Untuk Kepentingan Umum

Citra Diri

Akhir-akhir ini di pelosok jalan arteri sampai perkampungan dipenuhi spanduk, billboard, baliho dan alat peraga lainnya. Wajah-wajah tersenyum mengembang dari balik isi alat peraga tersebut. Kata-katanya menyihir menyampaikan kata optimisme.

Dengan penuh rasa, plus kata manis seperti, pembangunan, kesejahteraan, sampai kemajuan, dan sejenisnya, foto di spanduk tersebut menyiratkan ajakan. Intinya mereka tengah merayu warga untuk bergandengan tangan agar memiliki frekuensi yang sama dengan wajah yang ada di balik foto tersebut.

Baca juga

Sekarang memang lagi musim pemilu. Kita menyebutnya pilkada atau pemilihan kepala daerah. Februari lalu juga sudah beres musim itu.

Namun skalanya nasional. Ada tiga kontestan yang berlaga berebut mandat. Kini, pesta itu usai dilanjutkan dengan skala yang lebih kecil.

Ada ratusan pemilu tingkat lokal yang digelar secara bersamaan. Maka itu, jangan heran jika akhir-akhir ini ruas jalan dipenuhi alat peraga yang menampilkan wajah-wajah manis tersebut.
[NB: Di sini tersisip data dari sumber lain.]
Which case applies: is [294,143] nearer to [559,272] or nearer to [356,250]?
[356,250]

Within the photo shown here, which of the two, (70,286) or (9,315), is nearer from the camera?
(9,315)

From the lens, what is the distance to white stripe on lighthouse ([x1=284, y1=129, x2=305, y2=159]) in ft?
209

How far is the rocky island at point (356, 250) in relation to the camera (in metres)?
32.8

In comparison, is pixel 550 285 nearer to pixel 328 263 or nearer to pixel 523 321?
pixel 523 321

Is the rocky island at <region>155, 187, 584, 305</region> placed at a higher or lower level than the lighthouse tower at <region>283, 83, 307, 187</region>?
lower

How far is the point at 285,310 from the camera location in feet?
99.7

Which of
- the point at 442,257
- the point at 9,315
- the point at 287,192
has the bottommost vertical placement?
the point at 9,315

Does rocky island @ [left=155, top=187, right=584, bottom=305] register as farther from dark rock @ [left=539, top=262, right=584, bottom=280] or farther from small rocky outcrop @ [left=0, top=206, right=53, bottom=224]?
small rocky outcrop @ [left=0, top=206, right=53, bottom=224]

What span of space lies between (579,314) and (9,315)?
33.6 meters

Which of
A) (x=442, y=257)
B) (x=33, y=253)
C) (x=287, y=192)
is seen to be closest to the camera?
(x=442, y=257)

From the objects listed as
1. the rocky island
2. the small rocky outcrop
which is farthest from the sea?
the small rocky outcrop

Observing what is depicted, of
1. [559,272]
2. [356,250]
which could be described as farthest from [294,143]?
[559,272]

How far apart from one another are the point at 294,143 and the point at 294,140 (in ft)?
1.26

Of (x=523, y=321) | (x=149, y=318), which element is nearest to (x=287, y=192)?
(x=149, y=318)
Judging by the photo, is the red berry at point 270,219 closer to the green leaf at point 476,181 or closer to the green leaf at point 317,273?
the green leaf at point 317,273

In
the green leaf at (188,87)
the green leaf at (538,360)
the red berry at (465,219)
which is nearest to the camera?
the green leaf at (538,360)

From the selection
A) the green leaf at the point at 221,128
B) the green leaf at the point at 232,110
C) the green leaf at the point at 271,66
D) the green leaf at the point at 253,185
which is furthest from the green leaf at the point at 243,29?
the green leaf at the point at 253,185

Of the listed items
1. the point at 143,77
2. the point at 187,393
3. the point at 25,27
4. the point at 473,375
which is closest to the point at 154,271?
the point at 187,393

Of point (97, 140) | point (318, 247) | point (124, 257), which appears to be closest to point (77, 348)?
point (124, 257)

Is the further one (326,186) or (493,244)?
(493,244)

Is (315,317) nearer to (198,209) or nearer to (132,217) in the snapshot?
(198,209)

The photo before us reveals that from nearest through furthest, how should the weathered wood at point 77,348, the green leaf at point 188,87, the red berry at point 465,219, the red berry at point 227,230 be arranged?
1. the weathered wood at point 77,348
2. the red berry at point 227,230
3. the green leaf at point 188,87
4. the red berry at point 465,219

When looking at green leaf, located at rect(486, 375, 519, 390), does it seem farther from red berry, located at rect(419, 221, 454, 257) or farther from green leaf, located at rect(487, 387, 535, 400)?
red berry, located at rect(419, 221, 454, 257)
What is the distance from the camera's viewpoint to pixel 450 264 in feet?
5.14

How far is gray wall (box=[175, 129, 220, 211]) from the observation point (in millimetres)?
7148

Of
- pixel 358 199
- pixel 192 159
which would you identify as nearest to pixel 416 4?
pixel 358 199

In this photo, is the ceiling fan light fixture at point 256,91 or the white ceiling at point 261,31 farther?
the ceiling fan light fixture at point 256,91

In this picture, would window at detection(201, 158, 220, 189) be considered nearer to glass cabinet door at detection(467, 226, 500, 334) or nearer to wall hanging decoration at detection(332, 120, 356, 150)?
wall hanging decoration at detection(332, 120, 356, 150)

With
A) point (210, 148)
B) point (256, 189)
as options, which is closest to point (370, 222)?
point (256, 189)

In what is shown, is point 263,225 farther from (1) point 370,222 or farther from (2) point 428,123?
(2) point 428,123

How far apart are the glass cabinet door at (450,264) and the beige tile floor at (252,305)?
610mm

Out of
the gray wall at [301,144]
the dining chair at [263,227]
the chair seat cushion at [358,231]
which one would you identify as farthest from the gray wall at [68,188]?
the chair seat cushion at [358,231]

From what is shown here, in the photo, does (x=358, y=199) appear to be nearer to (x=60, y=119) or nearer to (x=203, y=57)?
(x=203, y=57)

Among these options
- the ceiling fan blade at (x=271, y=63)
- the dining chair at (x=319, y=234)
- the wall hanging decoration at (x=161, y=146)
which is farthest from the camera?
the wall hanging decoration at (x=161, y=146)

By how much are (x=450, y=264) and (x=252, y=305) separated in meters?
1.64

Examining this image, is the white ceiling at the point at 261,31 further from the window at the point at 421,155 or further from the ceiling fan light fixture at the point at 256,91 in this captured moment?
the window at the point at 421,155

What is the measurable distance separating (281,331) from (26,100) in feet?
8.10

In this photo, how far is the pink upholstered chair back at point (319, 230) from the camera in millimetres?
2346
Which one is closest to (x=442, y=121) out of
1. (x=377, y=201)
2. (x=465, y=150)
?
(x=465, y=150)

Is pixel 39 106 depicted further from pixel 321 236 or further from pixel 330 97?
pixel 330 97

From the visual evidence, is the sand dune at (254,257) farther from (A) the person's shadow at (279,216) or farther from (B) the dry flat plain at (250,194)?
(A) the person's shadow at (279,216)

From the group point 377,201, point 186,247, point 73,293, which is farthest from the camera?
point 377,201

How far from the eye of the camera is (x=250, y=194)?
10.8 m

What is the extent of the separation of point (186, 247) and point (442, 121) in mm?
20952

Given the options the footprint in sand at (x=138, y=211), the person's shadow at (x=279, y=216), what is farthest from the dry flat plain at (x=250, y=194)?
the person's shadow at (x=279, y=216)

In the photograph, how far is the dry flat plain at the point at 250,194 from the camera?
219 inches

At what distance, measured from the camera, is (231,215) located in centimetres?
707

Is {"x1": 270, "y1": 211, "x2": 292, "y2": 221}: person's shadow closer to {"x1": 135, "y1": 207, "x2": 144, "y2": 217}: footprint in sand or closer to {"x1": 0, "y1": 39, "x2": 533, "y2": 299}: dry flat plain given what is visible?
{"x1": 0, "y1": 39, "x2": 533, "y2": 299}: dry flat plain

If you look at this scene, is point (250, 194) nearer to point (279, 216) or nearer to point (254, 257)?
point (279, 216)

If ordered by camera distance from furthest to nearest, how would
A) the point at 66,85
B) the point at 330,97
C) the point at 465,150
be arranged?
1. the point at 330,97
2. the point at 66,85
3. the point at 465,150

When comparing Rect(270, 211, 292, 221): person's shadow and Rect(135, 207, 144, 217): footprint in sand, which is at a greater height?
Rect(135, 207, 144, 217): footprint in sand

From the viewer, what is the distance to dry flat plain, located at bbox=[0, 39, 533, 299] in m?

Mereka tengah berebut mandat agar bisa dapat mengelola distribusi pajak yang dikumpulkan setiap tahunnya.

Saya menyebut wajah-wajah ‘baik’ itu dengan sebutan citra diri. Ya, orang-orang yang mau ikut kontestasi tengah berebut citra diri positif, baik, bagus, serta menampilkan diri sebagai penyelamat.

Kenapa penyelamat? Karena jaman sekarang lagi sulit, kerja susah, uang susah didapatkan, harga barang kebutuhan pokok melonjak.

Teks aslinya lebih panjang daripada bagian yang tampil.